Up to self-sufficiency
The Self-Sufficiency Standard is a far cry from the 1980s slogan, “Up to Poverty.” That rhetorical device used the gap between welfare checks and the poverty line to try to embarrass state officials into increasing cash support for poor families. Although the Self-Sufficiency Standard can cause embarrassment as well when it reveals gaps between the stated goal of education-and-training programs–moving the destitute into the economic mainstream–and their short-term results, it can also be used to encourage clients and agency administrators alike to think long-term, to plan and provide support for a slow, steady climb toward higher skills and higher incomes.
But the Self-Sufficiency Standard has its utility in advocacy, as well. In Brockton, Salvador Pina, director of the Brockton Area Workforce Investment Board, has been using the concept to lobby state legislators for more money in English as a Second Language and Adult Basic Education programs to give the least skilled a fighting chance to get started on their rise to self-sufficiency.

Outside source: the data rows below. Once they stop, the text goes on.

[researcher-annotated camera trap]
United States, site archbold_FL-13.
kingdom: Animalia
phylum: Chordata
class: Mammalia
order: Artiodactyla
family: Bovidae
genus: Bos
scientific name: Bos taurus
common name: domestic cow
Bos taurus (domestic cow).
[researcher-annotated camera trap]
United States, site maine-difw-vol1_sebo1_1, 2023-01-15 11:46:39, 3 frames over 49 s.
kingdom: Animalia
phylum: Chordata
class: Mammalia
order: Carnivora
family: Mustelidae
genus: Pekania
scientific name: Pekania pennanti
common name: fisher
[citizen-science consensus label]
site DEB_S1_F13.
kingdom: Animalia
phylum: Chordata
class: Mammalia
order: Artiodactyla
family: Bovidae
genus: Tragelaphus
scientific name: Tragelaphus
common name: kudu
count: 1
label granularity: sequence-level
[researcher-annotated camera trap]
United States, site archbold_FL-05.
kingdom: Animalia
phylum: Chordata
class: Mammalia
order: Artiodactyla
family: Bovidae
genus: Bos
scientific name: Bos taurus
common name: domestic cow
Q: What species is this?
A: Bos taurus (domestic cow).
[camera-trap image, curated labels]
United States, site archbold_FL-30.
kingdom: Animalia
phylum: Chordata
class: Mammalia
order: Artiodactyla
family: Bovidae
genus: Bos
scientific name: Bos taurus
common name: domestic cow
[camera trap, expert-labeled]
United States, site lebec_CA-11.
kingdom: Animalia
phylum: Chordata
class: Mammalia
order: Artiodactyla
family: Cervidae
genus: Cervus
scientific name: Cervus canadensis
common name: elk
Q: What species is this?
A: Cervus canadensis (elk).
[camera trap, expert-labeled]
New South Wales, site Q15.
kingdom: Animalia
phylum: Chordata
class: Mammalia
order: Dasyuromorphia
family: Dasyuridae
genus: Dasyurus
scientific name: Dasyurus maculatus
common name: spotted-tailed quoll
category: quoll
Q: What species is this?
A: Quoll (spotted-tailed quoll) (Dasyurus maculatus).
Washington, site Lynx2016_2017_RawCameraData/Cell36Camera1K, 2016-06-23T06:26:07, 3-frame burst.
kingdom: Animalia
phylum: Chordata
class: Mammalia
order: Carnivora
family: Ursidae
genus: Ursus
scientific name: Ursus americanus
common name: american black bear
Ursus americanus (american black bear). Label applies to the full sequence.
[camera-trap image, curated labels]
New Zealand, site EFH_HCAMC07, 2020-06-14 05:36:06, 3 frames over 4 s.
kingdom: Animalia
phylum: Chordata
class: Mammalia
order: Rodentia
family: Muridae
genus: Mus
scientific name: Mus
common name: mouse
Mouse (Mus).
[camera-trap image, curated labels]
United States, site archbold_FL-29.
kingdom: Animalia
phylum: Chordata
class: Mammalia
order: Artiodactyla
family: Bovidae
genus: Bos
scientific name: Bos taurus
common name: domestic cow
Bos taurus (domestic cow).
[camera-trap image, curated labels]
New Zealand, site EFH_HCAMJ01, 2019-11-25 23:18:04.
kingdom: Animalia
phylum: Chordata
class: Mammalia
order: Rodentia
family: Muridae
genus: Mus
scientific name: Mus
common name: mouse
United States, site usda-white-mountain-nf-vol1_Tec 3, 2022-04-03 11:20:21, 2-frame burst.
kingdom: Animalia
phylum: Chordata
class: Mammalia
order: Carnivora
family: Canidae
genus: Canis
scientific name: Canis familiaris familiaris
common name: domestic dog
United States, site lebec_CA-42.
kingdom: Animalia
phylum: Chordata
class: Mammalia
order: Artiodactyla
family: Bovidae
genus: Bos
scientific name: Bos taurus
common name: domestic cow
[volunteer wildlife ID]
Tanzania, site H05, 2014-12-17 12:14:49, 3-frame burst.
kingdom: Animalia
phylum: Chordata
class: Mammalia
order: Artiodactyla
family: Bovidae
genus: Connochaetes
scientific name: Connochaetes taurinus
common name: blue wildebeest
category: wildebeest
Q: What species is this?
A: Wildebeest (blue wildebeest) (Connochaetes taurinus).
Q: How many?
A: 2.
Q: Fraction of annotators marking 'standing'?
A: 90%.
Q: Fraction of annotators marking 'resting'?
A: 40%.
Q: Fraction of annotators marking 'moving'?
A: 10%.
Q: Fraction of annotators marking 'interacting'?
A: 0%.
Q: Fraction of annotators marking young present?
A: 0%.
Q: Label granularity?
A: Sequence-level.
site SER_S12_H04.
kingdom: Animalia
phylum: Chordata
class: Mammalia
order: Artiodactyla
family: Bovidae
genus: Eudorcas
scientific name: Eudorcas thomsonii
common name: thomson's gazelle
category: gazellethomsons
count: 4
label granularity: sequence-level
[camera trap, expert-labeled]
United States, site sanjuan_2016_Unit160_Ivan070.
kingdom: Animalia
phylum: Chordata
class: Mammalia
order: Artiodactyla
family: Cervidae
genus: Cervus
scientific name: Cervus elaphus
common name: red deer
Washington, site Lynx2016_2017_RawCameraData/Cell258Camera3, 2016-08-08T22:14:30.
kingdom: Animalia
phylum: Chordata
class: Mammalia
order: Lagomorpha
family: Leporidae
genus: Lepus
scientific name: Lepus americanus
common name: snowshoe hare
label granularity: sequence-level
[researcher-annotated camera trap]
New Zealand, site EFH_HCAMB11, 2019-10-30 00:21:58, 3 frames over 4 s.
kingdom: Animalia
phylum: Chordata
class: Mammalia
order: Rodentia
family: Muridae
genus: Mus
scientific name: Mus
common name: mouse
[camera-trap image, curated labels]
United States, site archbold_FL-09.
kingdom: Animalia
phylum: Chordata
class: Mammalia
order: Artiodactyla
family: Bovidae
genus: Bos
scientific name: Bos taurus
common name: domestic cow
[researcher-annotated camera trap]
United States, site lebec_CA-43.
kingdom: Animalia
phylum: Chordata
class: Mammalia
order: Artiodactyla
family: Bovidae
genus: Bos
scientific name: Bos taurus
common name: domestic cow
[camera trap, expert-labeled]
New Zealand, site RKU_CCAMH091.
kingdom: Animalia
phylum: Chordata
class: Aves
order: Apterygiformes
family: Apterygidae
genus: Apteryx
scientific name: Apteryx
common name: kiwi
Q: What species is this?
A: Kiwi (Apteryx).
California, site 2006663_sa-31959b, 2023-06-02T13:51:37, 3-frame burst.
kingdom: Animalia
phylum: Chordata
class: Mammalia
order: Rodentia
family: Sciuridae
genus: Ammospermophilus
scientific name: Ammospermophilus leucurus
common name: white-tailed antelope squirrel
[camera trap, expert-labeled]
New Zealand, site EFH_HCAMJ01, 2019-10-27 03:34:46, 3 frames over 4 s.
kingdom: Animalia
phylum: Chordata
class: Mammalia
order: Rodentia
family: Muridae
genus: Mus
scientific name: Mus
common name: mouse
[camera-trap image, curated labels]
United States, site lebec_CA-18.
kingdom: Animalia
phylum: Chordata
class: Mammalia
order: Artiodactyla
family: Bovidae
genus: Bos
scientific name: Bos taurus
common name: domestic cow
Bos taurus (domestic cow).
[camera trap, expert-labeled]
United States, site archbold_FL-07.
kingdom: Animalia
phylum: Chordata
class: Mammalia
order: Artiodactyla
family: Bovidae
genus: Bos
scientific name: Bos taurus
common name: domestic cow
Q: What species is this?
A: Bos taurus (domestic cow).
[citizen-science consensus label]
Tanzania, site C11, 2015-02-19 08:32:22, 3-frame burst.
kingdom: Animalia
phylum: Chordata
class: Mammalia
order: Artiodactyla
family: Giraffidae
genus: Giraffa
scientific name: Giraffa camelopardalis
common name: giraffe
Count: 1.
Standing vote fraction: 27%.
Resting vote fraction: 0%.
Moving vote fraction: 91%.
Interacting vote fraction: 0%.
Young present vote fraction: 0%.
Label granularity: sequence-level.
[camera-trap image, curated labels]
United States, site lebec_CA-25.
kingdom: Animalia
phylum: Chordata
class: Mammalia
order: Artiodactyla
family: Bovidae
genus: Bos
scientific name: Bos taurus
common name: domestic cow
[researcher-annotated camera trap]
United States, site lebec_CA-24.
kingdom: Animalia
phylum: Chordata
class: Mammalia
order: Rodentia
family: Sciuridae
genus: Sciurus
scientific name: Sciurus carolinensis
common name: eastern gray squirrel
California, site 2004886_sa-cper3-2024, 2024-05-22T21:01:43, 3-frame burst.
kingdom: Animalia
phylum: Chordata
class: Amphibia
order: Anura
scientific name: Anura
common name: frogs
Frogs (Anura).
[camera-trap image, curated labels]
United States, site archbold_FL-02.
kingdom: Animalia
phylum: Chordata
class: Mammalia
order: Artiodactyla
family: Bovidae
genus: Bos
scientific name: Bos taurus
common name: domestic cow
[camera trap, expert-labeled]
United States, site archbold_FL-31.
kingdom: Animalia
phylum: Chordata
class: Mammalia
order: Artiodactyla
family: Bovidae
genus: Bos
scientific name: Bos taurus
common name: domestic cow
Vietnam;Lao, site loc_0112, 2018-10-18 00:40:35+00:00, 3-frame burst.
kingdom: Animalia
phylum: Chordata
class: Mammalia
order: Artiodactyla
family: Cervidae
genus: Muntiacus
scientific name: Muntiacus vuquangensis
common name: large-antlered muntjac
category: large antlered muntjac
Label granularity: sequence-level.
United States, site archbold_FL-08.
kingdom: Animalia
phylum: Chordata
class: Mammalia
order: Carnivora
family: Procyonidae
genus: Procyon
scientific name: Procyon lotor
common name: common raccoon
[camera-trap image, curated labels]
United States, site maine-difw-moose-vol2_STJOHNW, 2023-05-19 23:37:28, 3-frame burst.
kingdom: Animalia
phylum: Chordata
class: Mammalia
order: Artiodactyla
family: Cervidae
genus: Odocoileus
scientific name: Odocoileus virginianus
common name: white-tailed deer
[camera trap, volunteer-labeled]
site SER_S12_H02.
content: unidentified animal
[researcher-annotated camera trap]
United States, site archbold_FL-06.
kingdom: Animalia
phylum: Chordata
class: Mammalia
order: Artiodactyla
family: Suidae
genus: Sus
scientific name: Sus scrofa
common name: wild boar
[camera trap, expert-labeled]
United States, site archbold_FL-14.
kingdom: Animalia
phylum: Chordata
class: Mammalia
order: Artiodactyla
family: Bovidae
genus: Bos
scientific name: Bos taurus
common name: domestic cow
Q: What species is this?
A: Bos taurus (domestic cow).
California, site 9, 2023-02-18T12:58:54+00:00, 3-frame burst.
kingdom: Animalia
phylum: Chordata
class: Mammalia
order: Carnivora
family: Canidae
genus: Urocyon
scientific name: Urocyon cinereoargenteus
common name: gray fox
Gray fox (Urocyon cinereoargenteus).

Pina has also invoked the standard in meetings with the local economic development office, pointing out that when the city is recruiting new industries to Brockton officials needed to take into account whether they pay wages sufficient to pave the way to self-sufficiency. “I told them $8 an hour is okay as a starting wage, but we want a career path so people can exceed that,” he says. “People making that would need more than one job.”
Perhaps the most daunting problem facing proponents of this new higher benchmark is that job-training programs don’t have enough funds to meet needs under the old poverty standard. John Donahue, a faculty member of Harvard’s Kennedy School of Government who worked on reforming the education-and-training system during the Clinton administration, calls work force development “the poor stepchild of the human capital system.”
Nationwide, Donahue says, the amount of job training money available for each eligible worker is less than $6.50 per year. Given such limited resources, he says, “Either you put serious money on a trivial number of workers, or you spread it out beyond what’s helpful.”
Last summer, there seemed to be hope that skill building for working adults would no longer be the poor stepchild of government, at least on the state level. Acting Gov. Jane Swift recommended an increase of $22 million for such programs, including high-school equivalency classes and instruction in ESL, and set in motion a review of the state’s job-training bureaucracy.
But that was before the recession kicked in and the state budget became a battleground. In the much-delayed budget passed in December, the Legislature cut adult basic education funding nearly in half, from $30 million to $17 million, which would have forced most programs to close mid-year and cost the state more than $10 million in federal funds. An outcry ensued, but only enough to return adult-ed funding to nearly the status quo ante.
In the short run, that left self-sufficiency proponents out in the cold. But in the long run, they say pursuing the standard of self-sufficiency is the only way the needy can succeed, at least if true independence is the goal. “When you think about someone over a lifetime not earning enough–they need other support,” says WEIU’s Russell. “That’s more expensive than having people in the work force who can sustain themselves and [pay] taxes.”
Andreae Downs is a freelance writer in Newton.